• Mon vélo de ville fait des kilomètres

    Comment mon vélo de ville a fait 1000 km sans moi et sans rouler.

    Ce n'est pas très intéressant, c'est ma vie.

    Le 14 mars, il a neigé à Paris.

    an illustration from Physics for Entertainment by Yakov Isidorovich Perelman from archive.org

    Ce cataclysme a déclenché un arrêt cardiaque de la ligne de TER Bourgogne-Paris Bercy dont je suis usager fréquent : deux trains étant tombés en panne quelque part entre Melun et Villeneuve Saint Georges, tout le trafic est resté bloqué et certains passagers ont pu rester bloqués de six heures du matin à midi environ, dans un environnement (la région Île-de-France) dont il est inutile de rappeler l'hostilité.

    Prenant mon train de 7h27 en gare de Sens, j'ai eu la chance que celui-ci s'arrête en gare de Melun (arrêt non prévu) et non en pleine voie. Après 50 minutes sans inquiétude et à quai, nous avons été informés que les lâches qui préféreraient rentrer à la maison pouvaient vite vite prendre un train en sens inverse. Ramasser ses affaires en panique (je m'étais installé comme au travail), faire la queue pour descendre du train, découvrir les souterrains melunais et oranges, remonter dans un train qui part sans heurt et fera une escale exceptionnelle à Montereau pour récupérer les naufragés du train parti de Sens à 8h27. C'est là que j'ai réalisé que j'avais laissé mon vélo suspendu à un crochet du train précédent.

    Qu'à cela ne tienne, revenu à Sens vers 10h, je me rends chez le chef de gare afin de faire prévenir Paris qu'ils auront un vélo dans le train arrivant normalement à 8h23, et que ce vélo sera à moi. Douche écossaise : il me tend un numéro en me disant que ça n'est pas la peine d'essayer, qu'à Paris Bercy le personnel est dépassé par les évènements.

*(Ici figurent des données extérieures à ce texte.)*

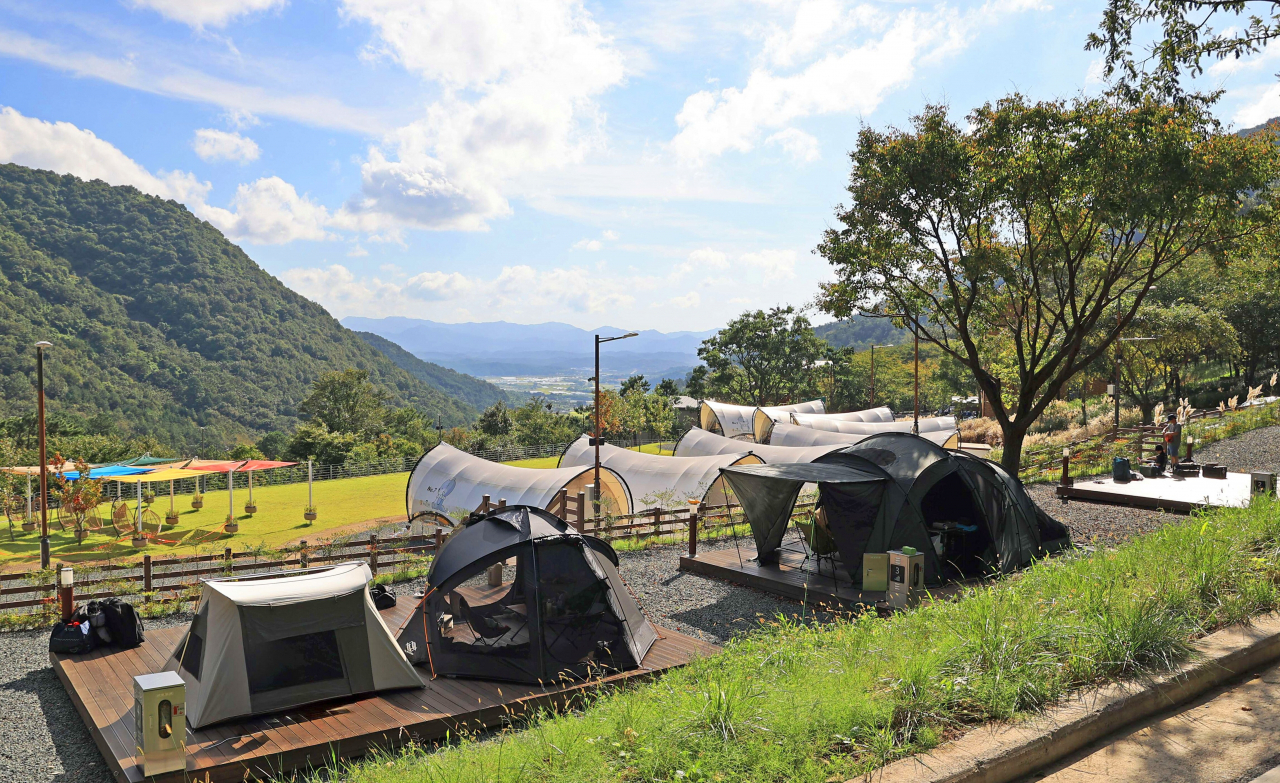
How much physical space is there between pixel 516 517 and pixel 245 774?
403cm

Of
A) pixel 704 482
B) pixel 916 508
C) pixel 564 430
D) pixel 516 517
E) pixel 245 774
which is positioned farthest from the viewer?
pixel 564 430

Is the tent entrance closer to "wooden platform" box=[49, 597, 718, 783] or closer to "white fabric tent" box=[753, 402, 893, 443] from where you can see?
"wooden platform" box=[49, 597, 718, 783]

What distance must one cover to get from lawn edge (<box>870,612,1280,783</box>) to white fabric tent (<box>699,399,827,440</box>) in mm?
41286

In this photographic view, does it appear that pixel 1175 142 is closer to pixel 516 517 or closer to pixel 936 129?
pixel 936 129

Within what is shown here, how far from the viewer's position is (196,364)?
98.8 m

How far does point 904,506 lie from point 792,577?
2.09m

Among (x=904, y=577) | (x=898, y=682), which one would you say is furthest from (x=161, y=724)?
(x=904, y=577)

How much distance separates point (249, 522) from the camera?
97.5 ft

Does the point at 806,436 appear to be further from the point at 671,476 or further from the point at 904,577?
the point at 904,577

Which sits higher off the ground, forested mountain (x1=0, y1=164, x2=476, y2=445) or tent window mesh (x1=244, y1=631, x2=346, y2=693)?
forested mountain (x1=0, y1=164, x2=476, y2=445)

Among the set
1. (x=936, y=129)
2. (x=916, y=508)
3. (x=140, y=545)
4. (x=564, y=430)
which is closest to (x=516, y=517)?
(x=916, y=508)

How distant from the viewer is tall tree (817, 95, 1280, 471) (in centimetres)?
1540

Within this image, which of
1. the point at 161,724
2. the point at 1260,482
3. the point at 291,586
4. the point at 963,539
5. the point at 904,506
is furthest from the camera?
the point at 1260,482

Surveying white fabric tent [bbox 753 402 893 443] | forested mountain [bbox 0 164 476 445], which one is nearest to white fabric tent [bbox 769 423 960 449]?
white fabric tent [bbox 753 402 893 443]
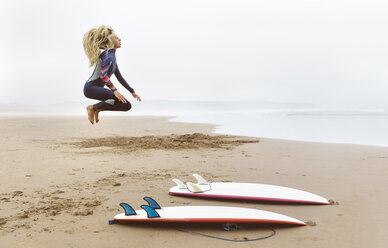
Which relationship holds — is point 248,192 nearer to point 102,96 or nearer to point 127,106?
point 127,106

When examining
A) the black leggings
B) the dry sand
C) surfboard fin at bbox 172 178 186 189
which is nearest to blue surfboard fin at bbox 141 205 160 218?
the dry sand

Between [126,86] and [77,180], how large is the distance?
4373 millimetres

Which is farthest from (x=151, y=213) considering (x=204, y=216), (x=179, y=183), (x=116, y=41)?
(x=116, y=41)

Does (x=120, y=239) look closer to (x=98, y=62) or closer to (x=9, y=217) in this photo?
(x=9, y=217)

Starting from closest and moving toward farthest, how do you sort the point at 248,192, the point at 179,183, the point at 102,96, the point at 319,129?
the point at 102,96 < the point at 248,192 < the point at 179,183 < the point at 319,129

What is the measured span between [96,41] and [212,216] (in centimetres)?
270

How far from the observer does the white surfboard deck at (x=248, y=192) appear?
217 inches

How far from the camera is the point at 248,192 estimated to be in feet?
19.0

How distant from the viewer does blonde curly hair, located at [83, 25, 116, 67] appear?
8.73 ft

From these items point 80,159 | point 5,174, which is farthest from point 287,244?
point 80,159

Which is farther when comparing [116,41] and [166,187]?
[166,187]

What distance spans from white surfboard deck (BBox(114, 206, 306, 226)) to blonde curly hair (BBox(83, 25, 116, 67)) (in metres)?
2.37

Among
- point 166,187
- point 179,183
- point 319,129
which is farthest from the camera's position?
point 319,129

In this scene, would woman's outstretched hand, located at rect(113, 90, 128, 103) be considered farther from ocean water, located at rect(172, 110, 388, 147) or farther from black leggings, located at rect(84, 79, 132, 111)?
ocean water, located at rect(172, 110, 388, 147)
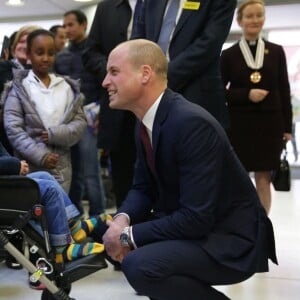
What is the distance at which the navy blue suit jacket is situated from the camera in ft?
4.21

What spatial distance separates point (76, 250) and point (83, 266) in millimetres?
96

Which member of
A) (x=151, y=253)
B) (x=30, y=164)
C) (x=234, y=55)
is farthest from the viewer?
(x=234, y=55)

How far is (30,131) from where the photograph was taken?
87.4 inches

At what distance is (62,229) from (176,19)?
96 centimetres

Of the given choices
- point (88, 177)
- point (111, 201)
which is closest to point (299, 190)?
point (111, 201)

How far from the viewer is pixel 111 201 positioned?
3.96m

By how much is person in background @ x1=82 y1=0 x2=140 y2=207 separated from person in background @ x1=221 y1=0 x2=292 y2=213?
678mm

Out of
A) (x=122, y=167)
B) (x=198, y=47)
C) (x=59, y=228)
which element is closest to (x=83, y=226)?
(x=59, y=228)

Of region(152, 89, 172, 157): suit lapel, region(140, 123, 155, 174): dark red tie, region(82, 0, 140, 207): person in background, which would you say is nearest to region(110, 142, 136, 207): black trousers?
region(82, 0, 140, 207): person in background

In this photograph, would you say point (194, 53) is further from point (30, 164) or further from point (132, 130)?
point (30, 164)

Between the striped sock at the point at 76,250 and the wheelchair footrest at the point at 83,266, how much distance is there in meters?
0.02

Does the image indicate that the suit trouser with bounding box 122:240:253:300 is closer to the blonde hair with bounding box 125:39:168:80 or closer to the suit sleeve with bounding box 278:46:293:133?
the blonde hair with bounding box 125:39:168:80

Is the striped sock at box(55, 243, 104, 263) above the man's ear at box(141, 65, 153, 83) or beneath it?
beneath

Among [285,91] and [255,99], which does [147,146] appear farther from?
[285,91]
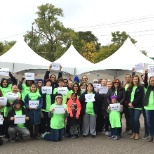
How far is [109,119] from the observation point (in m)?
8.17

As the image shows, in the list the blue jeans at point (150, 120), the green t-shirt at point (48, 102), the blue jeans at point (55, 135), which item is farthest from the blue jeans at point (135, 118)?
the green t-shirt at point (48, 102)

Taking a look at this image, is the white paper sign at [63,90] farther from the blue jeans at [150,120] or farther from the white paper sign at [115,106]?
the blue jeans at [150,120]

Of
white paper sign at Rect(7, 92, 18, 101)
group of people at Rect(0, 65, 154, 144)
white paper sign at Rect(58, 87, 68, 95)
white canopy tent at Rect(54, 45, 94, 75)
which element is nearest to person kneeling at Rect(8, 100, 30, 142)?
group of people at Rect(0, 65, 154, 144)

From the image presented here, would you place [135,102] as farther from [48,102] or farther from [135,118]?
[48,102]

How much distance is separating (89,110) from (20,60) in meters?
8.22

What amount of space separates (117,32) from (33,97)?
41525 mm

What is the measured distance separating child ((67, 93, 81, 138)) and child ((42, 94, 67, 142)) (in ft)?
0.86

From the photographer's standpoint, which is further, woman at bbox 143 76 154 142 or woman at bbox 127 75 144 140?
woman at bbox 127 75 144 140

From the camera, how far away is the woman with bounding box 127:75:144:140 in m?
7.76

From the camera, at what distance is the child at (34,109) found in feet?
25.4

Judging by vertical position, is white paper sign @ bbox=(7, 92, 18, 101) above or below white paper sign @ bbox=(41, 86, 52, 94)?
below

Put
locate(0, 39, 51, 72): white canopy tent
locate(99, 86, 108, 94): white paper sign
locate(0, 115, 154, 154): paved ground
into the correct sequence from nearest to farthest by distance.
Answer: locate(0, 115, 154, 154): paved ground
locate(99, 86, 108, 94): white paper sign
locate(0, 39, 51, 72): white canopy tent

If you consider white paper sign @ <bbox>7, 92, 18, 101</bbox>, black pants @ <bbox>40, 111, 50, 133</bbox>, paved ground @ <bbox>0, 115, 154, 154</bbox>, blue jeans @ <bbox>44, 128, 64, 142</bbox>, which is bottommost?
paved ground @ <bbox>0, 115, 154, 154</bbox>

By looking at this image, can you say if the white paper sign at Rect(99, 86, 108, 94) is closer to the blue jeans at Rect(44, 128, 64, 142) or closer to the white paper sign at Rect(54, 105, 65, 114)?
the white paper sign at Rect(54, 105, 65, 114)
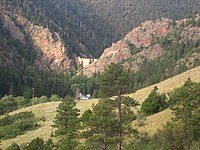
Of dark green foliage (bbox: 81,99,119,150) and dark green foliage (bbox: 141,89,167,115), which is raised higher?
dark green foliage (bbox: 141,89,167,115)

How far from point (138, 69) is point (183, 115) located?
514 ft

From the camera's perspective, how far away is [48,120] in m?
74.4

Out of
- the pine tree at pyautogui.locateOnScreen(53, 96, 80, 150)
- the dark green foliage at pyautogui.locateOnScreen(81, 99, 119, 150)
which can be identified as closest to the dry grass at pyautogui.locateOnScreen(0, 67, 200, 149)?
the pine tree at pyautogui.locateOnScreen(53, 96, 80, 150)

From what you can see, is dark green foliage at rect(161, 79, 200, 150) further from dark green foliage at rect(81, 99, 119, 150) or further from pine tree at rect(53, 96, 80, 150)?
pine tree at rect(53, 96, 80, 150)

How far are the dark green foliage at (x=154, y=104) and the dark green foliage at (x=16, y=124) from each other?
76.7ft

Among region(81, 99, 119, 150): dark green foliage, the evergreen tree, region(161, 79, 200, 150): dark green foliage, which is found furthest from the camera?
the evergreen tree

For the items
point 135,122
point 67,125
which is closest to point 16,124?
point 67,125

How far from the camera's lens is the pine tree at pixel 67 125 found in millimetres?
42894

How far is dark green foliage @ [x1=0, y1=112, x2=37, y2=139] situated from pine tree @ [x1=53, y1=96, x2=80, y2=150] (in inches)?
597

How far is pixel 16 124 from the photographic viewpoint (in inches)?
2803

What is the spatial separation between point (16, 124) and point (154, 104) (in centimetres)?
2795

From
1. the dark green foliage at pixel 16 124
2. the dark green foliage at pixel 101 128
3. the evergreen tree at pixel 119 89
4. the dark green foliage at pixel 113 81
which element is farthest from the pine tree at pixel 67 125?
the dark green foliage at pixel 16 124

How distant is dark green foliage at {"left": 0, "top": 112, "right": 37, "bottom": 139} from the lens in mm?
67500

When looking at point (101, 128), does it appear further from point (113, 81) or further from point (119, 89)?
point (113, 81)
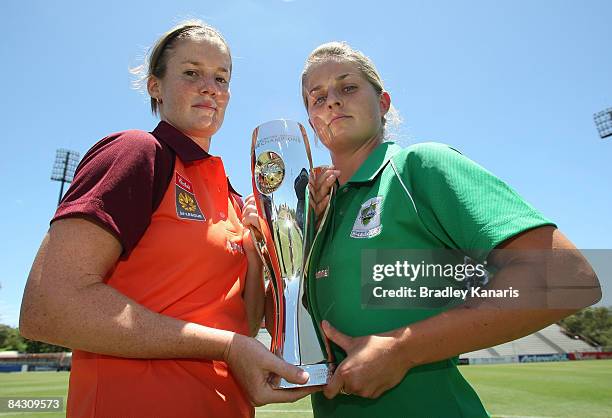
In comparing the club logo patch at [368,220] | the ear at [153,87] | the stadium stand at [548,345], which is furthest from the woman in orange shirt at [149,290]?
the stadium stand at [548,345]

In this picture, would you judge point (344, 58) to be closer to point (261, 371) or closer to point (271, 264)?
point (271, 264)

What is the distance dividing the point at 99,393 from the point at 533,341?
4485cm

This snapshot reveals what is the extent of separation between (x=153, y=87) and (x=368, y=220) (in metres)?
1.03

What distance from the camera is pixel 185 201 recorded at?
1.42 meters

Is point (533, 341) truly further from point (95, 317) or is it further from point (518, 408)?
point (95, 317)

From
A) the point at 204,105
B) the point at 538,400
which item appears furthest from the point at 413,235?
the point at 538,400

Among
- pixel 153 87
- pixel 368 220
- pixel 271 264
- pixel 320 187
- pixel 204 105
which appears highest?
pixel 153 87

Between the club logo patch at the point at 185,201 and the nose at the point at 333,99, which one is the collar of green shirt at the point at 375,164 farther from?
the club logo patch at the point at 185,201

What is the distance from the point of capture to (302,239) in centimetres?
145

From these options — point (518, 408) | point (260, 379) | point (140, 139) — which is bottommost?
point (518, 408)

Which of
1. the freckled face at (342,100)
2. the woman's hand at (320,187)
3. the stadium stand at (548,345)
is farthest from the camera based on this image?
the stadium stand at (548,345)

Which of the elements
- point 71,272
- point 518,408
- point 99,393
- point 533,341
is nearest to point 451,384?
point 99,393

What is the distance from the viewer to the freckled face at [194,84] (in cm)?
165

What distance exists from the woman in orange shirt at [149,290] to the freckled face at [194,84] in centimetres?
10
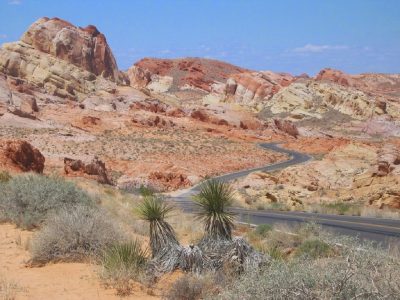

    Les jours suivants, j'appelle les objets trouvés de Paris gare de Lyon (il paraît qu'un objet met plusieurs jours pour se rendre du quai au service objets trouvés), je passe aux objets trouvés de Paris gare de Lyon, et, renseigné sur la destination retour du train que j'avais emprunté, j'appelle régulièrement les objets trouvés de Dijon sans parvenir à les obtenir. Jusqu'à ce que j'y parvienne. Ça fait deux semaines que j'ai perdu mon vélo, et j'ai commencé à en faire mon deuil. Là c'est intéressant : je décris mon vélo : un vélo de type VTC de marque BH, gris, et ça ils n'ont prétendûment pas. Heureusement, l'identifiant Fubicy (bicycode) permet à l'agent de retrouver mon vélo «retenez le numéro d'objet : 126, et il faudra prévoir 9 euros». Youpi ! En fait je tiens largement autant à l'antivol Abus Bordo (désolé pour la marque) qu'au vélo.

    Après quelques mois, de la famille de passage à Dijon me rapporte le vélo en Alsace, où j'ai été le chercher fin juin.

    Fin du périple.

    Bill of the Black Hand, A very tall story by Wolf Durian Published in 1900, Barrows Mussey (New York)

     

    Morale de l'histoire : ça serait chouette de former les agents des objets trouvés à utiliser les numéros Bicycode - la police peut retrouver les coordonnées des propriétaires de vélos marqués.